Rome police disperse protest rally with tear gas (PHOTOS)
Demonstrators also attacked an armored vehicle and attempted to break police barricade, as police pushed back activists on their way to the regional affairs ministry.
There have been conflicting reports in the media on the number of injured. According to local media, over ten protesters and three policemen were wounded. A tourist was hospitalized after being poisoned with tear gas. La Stampa daily reported earlier that six people, including four police officers, were wounded and taken to hospital and a dozen received medical help on the site. Several protesters were detained.
Police blocked several streets and closed shops in the area where
— Andrea Alfano (@laccio) October 31, 2013
The rally on Thursday was organized by activists from the movement ‘For Housing’ who are demanding that local authorities stop evictions in Rome and use more public funds to help people without homes or those who cannot pay their rent.
The demonstration coincided with the meeting of representatives from the government, regional authorities and City Hall, who gathered to discuss an emergency plan to tackle the lack of affordable housing.
Mayor of Rome, Ignazio Marino, should be “banging his fists” on the table demanding more housing for the poor, one of protesters said, as cited by AP.
The mayor “has to ask with determination for an end to the
evictions of those who can't pay (their rent)," added Paolo Di
Vetta from the "Living in the Crisis" Association.
Migrants and refugees also joined the protest in Rome, which is a continuation of the October 19 anti-austerity rally. The previous march in the capital also ended with violent clashes between demonstrators and police.
Similar protests against evictions have taken place in many cities across Italy.
Since Italy is a free market economy, it is very difficult to reduce housing prices.

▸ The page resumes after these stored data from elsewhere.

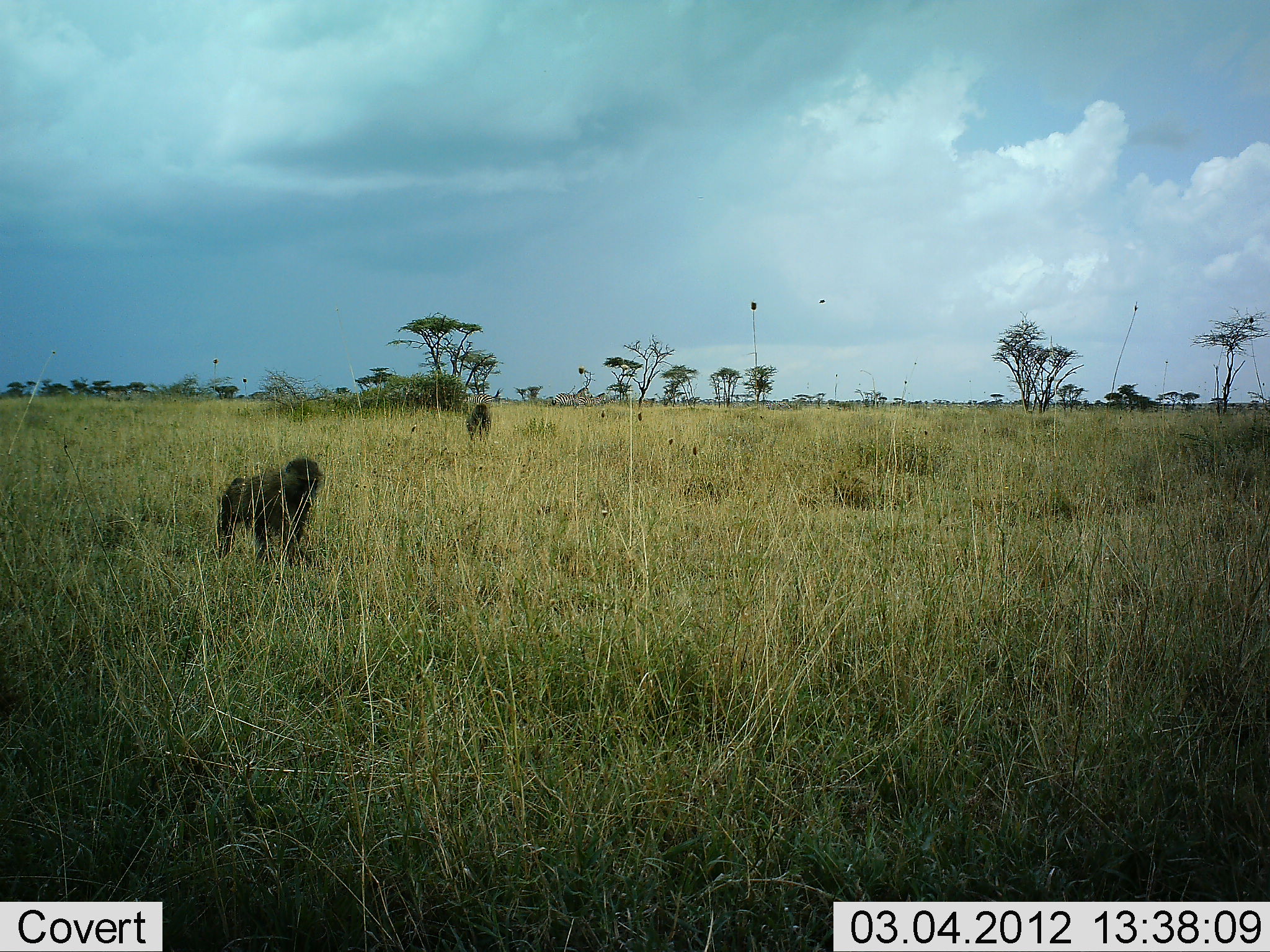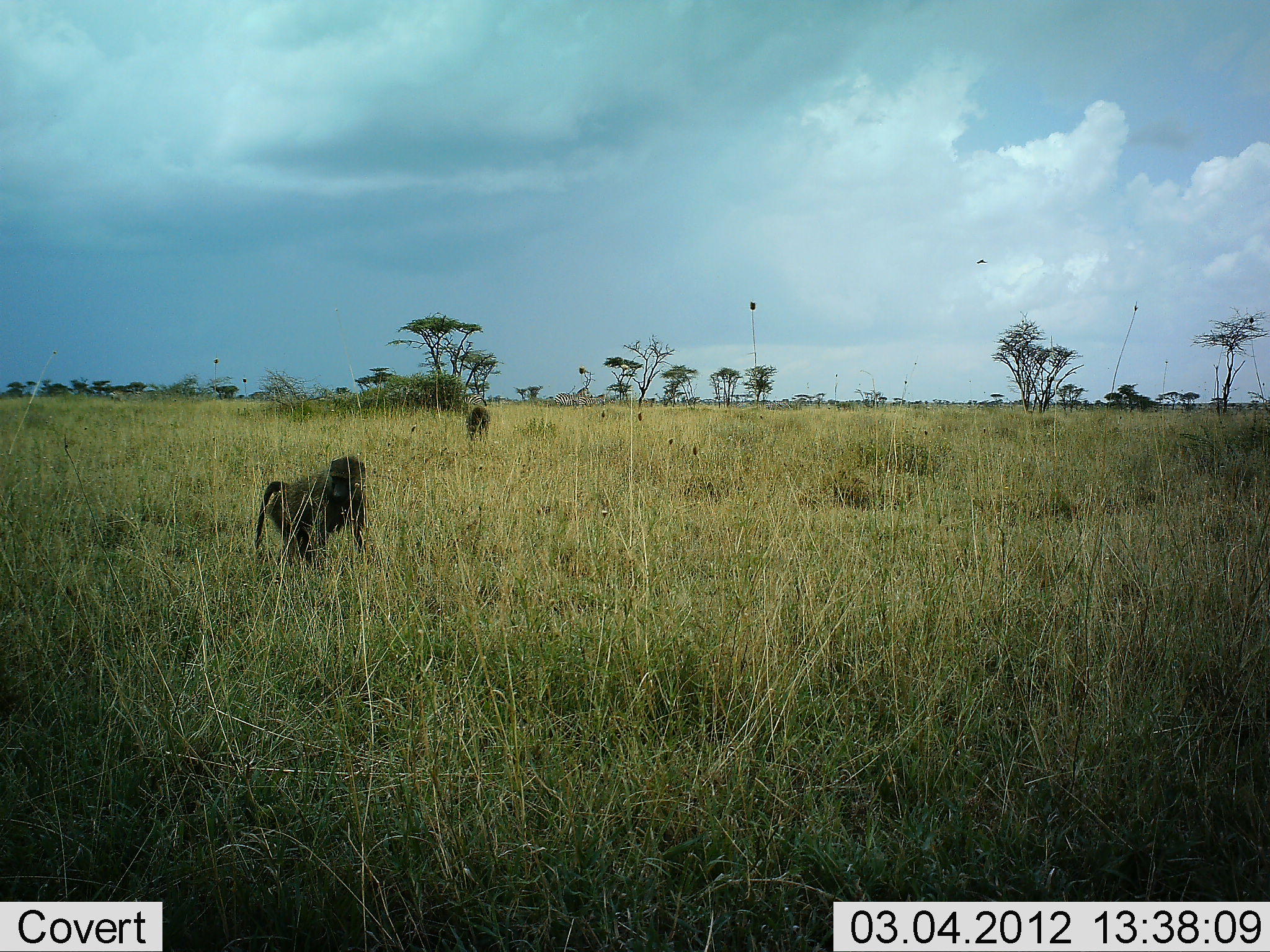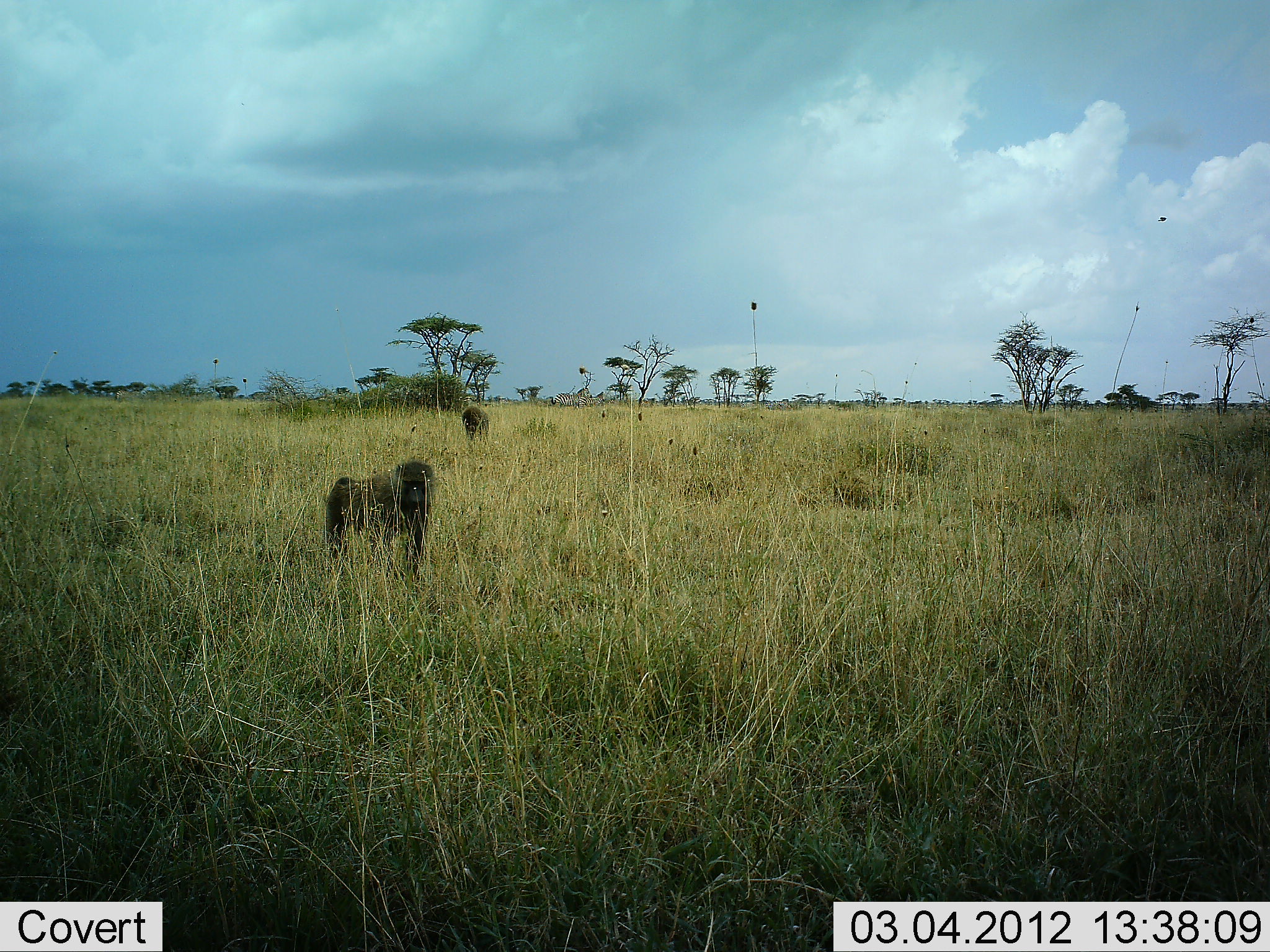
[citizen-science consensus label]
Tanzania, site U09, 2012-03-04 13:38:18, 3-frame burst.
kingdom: Animalia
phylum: Chordata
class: Mammalia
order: Primates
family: Cercopithecidae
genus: Papio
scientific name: Papio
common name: baboon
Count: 2.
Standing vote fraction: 12%.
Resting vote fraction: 0%.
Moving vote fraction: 88%.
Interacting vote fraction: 0%.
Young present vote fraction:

“[Authorities] can try to lower prices when the buildings are public – there’s still a stock of public buildings in the capital. But otherwise, they are private. They can try to reduce taxes on the housing…hoping that owners will lower the rent, which is rather improbable,” political analyst Alessandro Politi told RT.
The population’s anger comes as a result of the long-term recession in Italy, which has borrowed more than it can afford. The country, previously the eighth largest economy in the world, has now been bumped to ninth place.
However, Politi believes that asking EU partners for a bailout is not the way forward – even though the situation is worsening.
“A bailout would compromise the credibility of the Italian debt,” he said, adding that this is precisely what Prime Minister Enrico Letta and the European Central Bank are trying to avoid. “It would also be a signal, a run-in for speculators who are putting under assault the euro since at least two years. What is generally called the ‘crisis of the euro’ is in reality a coordinated private financial assault.”